勝利の剣のウラバナシ(sw2.5)
ルージュ
筋肉鬼とコロシアムの始まり
やぁみなさん、こんにちマーベラス☆
グロリアの町のギルドマスター、ゴモラよ。今日もマーベラス達に指導をしに行くわ。
あら?説明して無かったかしら?ワタシは若きマーベラスを磨くため、ギルド運営とは別に道場もしているの。生徒達はまだまだ未熟だけど、それを輝かせるのも、ワタシの役目ってワケ。

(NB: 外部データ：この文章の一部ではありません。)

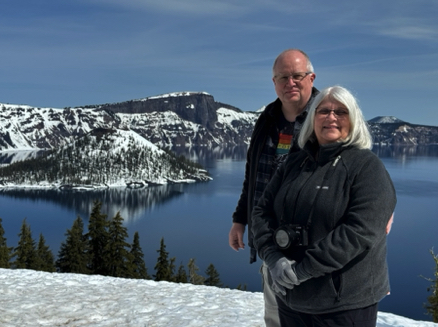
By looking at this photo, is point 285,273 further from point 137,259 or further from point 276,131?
point 137,259

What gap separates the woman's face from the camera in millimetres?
2727

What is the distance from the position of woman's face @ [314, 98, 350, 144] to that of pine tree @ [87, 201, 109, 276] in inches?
1044

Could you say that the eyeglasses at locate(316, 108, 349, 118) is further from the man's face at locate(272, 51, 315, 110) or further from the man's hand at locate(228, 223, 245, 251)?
the man's hand at locate(228, 223, 245, 251)

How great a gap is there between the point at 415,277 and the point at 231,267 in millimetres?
18760

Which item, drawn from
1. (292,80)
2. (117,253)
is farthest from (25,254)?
(292,80)

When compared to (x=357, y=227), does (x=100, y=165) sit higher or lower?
lower

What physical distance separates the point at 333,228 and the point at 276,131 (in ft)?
5.06

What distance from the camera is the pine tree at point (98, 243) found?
2766cm

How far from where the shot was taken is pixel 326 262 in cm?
242

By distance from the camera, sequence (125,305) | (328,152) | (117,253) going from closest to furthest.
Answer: (328,152), (125,305), (117,253)

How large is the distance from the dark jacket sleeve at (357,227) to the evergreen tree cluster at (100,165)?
5522 inches

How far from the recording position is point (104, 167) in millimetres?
158125

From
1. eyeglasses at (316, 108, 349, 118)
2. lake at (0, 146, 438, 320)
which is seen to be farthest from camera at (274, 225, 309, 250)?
lake at (0, 146, 438, 320)

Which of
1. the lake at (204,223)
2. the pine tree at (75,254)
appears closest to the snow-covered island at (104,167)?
the lake at (204,223)
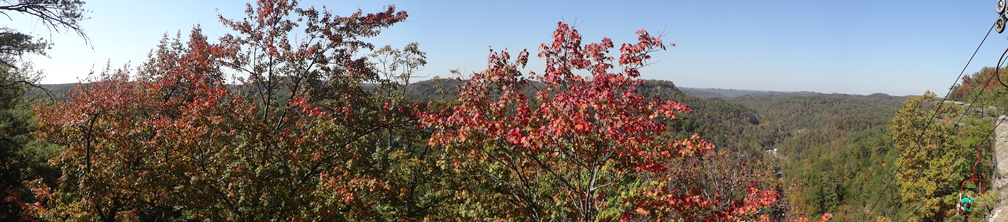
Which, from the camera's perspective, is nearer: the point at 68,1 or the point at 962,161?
the point at 68,1

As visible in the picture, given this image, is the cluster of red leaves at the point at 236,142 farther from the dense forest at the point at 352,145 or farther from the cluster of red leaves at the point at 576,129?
the cluster of red leaves at the point at 576,129

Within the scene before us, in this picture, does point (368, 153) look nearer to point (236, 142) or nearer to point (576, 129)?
point (236, 142)

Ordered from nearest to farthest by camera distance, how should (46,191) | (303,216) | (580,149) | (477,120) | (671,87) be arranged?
(580,149) < (477,120) < (46,191) < (303,216) < (671,87)

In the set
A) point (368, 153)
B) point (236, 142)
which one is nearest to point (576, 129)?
point (368, 153)

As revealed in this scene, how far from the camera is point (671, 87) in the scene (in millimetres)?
199375

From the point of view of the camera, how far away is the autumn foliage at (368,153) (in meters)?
6.14

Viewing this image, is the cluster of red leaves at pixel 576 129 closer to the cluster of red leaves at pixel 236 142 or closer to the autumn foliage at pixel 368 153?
the autumn foliage at pixel 368 153

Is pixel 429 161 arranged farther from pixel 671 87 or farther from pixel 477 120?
pixel 671 87

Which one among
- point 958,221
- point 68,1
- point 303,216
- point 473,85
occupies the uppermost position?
point 68,1

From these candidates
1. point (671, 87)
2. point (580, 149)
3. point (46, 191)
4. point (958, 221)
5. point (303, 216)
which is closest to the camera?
point (580, 149)

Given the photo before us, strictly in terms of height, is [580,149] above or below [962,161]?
above

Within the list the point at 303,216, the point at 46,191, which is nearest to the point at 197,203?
the point at 303,216

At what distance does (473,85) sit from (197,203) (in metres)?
5.10

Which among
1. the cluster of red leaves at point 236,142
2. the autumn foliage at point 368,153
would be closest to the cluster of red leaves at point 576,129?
the autumn foliage at point 368,153
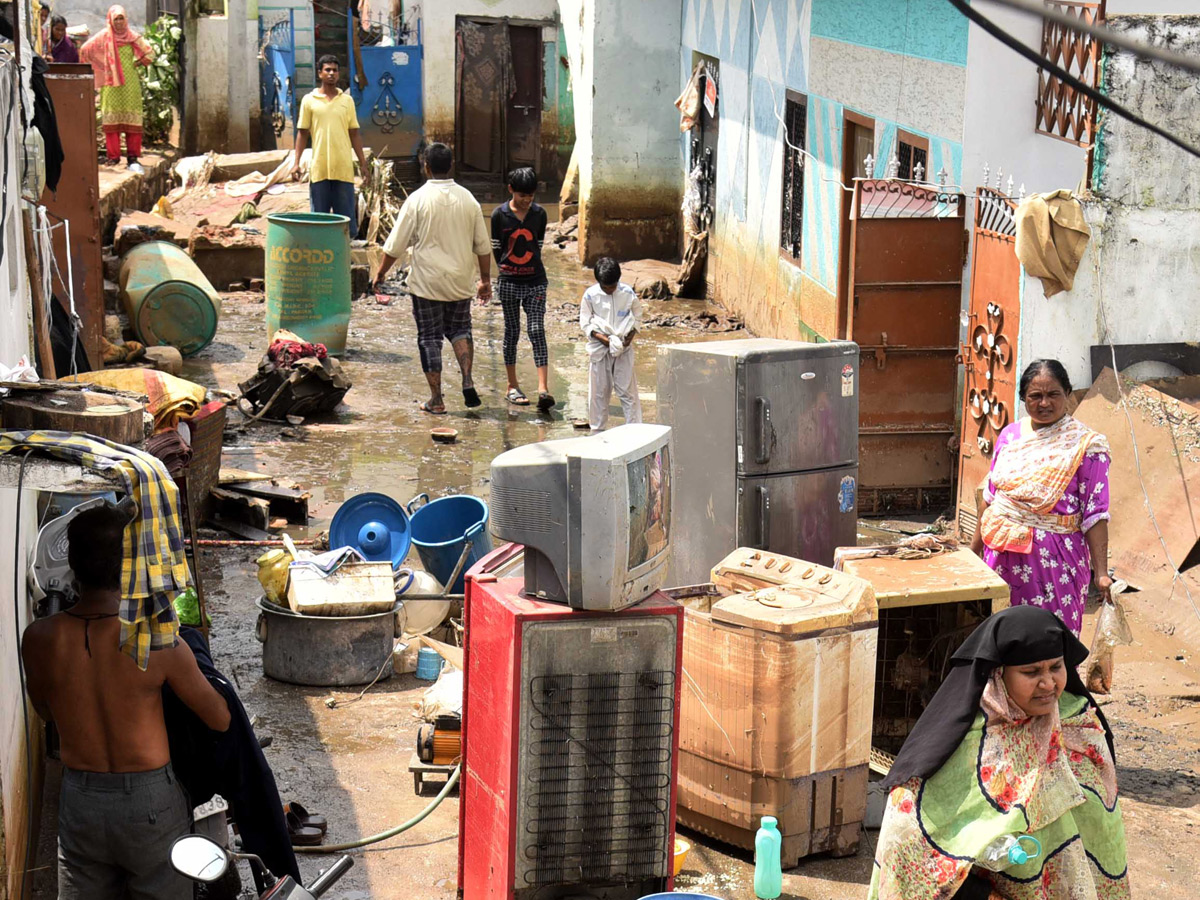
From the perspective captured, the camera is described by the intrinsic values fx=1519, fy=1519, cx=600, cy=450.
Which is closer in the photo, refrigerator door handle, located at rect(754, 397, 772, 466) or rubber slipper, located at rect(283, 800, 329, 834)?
rubber slipper, located at rect(283, 800, 329, 834)

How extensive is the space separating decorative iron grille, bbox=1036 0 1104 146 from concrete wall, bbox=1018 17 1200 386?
0.75ft

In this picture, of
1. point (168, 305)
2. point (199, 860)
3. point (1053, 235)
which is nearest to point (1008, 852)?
point (199, 860)

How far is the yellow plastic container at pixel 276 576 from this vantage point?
7.03 metres

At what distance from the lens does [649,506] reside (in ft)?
15.3

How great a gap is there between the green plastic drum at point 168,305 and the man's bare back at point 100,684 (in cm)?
908

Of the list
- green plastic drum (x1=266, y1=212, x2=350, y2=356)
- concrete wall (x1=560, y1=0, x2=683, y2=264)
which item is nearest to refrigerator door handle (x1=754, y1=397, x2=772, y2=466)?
green plastic drum (x1=266, y1=212, x2=350, y2=356)

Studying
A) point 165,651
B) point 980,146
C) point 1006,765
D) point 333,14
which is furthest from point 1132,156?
point 333,14

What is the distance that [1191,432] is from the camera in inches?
304

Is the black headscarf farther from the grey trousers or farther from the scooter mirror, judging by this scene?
the grey trousers

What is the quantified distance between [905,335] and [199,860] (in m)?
7.36

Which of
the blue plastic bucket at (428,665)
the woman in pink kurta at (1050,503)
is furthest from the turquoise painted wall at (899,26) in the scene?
the blue plastic bucket at (428,665)

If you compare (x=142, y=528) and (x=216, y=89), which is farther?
(x=216, y=89)

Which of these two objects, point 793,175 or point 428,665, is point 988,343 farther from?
point 793,175

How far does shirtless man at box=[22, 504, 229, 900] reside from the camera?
4035 mm
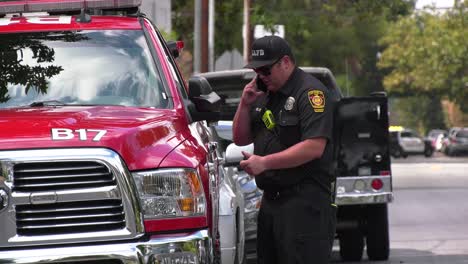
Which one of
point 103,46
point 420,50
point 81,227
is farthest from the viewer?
point 420,50

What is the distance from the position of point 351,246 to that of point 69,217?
944 centimetres

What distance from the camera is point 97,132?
21.0 ft

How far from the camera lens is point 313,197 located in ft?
23.8

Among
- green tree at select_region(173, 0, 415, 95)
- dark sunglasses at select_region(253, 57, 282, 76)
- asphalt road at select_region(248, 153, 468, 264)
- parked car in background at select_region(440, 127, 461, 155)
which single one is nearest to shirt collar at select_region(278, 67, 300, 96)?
dark sunglasses at select_region(253, 57, 282, 76)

特に早く芽が出そうなのがこのメギィって子ね…。ワタシが来る前から自主練するのはいいけど、成長期に無理なトレーニングはノットマーベラスよ。ほら、疲労で足が小鹿のようじゃない。
「性が出るわね。一体いつから始めてたの?」
「ハァ…ハァ…、おはようございます。俺の事は気にしないでください、俺は早く師匠から認められたいんです…。」
「きちんと結果をだせば認めてあげるわ…でもまだ駄目。自分の体力管理すら杜撰な貴方はまだ冒険者になれないわ。」
折角マーベラスな才能を持っているのに考え方が残念ね…。
「限界まで追い込めば少しずつ強くなります。ハァ…ハァ…、依頼がおわるまでバテなければ体力管理すら必要ないんですよ…。」
「はぁ、それは一体いつになるのかしら。冒険者をナメないことね。貴方と同じくらいの年の冒険者でも、キチンとペース配分を考えてるって常に言ってるでしょう?」
「目の前の敵に全力を出さない手抜き野郎達なんかには負けませんよ。なんなら今から冒険者と決闘してきましょうか?」
「止めなさい。それでは通り魔と変わらないわ。」
血の気が多いのがたまに傷ね。思春期だしムラムラしてるんじゃない?ちゃんと発散してるのかしら…。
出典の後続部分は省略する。